I would argue that children's imagination and creativity are reflections of God's creative power. This may add another layer of meaning to Jesus' statement that one must enter the kingdom of heaven as a child. While contemplation is of course quite important, I don't think it's the end all. Why would God have given us human capacities if He did not intend for us to use them to the fullest post resurrection?
Perhaps a way to look a creation from nothing is to say that God created from His thoughts as a writer creates a world. However, good writers will tell you that their own characters will develop a sense of "independence" and surprise them even though those characters originated in the mind of the original writer. While a writer can technically write the story in any way, consistency and a respect for characters as unique individuals are essential in order to write well. I believe that God wants us to eventually develop this process ourselves even though God will always be the Most High and our Father.
@LM - "God created from His thoughts as a writer creates a world. However, good writers will tell you that their own characters will develop a sense of "independence" and surprise them"
This is very much an 'as if' explanation, perhaps explaining how the writer's mind is divided so that one part operates independently from others. It does not work to explain genuine, generative independence of individuals (agency).
In ancient times, creative 'inspiration' assumed that originality was not from the artist but inspired from spirits (gods).
It was only after Romanticism that the idea became established that artistic creativity originated from the artist. My contention is that if this creativity is real (as I believe it *sometimes* is), then it comes from that which is divine in the artist - his real self, which is eternal.
In other words, this is a pluralist/ polytheist explanation - that there always have been multiple agents/ beings in reality.

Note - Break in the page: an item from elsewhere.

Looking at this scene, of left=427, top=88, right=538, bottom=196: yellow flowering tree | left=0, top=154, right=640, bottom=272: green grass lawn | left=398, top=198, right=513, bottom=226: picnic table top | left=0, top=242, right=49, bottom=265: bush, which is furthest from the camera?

The fix for the writer metaphor is film/play; God is the director/writer, and we are actors, performing best when we play the role intended as scripted AND improvise and contribute something from ourselves, without which it's just puppetry.
@Joe - Yes, that works - so long as both writer and actor are capable of truly original and generative creativity.
A serious problem with traditional-orthodox theology is that all creativity ultimately comes from the one God, and therefore the actor does not really add anything. If effect God is writing the play and acting it too.